§ WHAT IS BEING ASKED:
The lines to be set down run from the line containing "When looking at" through the final line of the data below; print them exactly and print nothing else.

§ DATASET ENTRIES:
--- START ---
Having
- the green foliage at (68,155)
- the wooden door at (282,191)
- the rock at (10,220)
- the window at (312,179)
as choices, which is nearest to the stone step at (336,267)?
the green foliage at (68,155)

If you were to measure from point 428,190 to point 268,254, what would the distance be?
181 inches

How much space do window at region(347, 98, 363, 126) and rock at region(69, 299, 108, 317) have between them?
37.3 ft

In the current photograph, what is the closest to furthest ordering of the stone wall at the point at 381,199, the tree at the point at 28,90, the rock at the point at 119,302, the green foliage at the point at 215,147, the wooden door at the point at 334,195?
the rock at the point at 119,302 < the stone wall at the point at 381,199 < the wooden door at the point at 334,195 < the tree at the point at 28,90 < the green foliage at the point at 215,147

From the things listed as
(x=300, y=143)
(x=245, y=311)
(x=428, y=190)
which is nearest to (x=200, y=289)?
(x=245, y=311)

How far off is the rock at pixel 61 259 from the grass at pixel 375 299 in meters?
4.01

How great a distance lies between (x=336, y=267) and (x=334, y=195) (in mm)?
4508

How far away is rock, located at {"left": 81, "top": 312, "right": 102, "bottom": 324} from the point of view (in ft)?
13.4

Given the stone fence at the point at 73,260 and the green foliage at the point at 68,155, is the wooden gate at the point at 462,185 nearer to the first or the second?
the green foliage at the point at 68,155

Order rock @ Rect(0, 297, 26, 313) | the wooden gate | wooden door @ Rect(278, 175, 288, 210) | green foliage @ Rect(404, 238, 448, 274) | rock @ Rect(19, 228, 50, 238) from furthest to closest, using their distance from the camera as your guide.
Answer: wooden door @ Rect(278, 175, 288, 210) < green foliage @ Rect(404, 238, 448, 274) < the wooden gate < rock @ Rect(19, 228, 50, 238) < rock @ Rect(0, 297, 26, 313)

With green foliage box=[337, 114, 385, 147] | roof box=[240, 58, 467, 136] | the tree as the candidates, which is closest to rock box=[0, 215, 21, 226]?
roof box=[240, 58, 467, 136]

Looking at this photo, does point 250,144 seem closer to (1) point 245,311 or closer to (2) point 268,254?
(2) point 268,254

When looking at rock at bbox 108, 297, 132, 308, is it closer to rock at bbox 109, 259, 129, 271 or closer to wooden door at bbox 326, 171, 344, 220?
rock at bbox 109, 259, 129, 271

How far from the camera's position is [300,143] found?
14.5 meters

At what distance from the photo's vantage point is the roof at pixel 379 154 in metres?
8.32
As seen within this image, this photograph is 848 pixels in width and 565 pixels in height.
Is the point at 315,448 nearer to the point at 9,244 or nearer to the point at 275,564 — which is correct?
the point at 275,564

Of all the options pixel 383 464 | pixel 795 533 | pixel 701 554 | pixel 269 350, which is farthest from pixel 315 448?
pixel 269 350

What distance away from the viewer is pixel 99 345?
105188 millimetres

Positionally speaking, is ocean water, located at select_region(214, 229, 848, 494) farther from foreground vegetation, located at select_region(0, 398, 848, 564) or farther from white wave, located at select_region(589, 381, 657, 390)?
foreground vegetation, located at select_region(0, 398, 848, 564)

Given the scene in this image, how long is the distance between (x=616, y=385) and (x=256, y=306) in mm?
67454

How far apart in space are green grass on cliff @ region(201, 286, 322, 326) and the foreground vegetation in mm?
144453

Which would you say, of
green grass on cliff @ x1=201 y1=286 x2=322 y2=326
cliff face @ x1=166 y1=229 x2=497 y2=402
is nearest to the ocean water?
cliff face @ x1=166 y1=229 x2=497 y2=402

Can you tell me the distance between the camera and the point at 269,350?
--- END ---
§ RESULT FOR THIS EXERCISE:
When looking at rock at bbox 108, 297, 132, 308, is it closer to rock at bbox 109, 259, 129, 271 or closer to wooden door at bbox 326, 171, 344, 220?
rock at bbox 109, 259, 129, 271

How far from the camera's position is [300,143] found?
14.5 meters

At what distance from the photo's vantage point is the roof at pixel 379 154 in metres?
8.32
As seen within this image, this photograph is 848 pixels in width and 565 pixels in height.
Is the point at 315,448 nearer to the point at 9,244 or nearer to the point at 275,564 — which is correct?
the point at 275,564

Of all the options pixel 383 464 | pixel 795 533 | pixel 701 554 | pixel 269 350, which is farthest from pixel 315 448?
pixel 269 350

What distance away from the viewer is pixel 99 345?
105188 millimetres

Positionally speaking, is ocean water, located at select_region(214, 229, 848, 494) farther from foreground vegetation, located at select_region(0, 398, 848, 564) or farther from white wave, located at select_region(589, 381, 657, 390)?
foreground vegetation, located at select_region(0, 398, 848, 564)

Given the scene in this image, how long is the distance between (x=616, y=385) and (x=256, y=306) in mm?
67454

How far apart in space are green grass on cliff @ region(201, 286, 322, 326) and the foreground vegetation in mm?
144453

Which would you say, of
green grass on cliff @ x1=201 y1=286 x2=322 y2=326
cliff face @ x1=166 y1=229 x2=497 y2=402
is nearest to the ocean water?
cliff face @ x1=166 y1=229 x2=497 y2=402

Can you tell me the distance between the camera and the point at 269,350?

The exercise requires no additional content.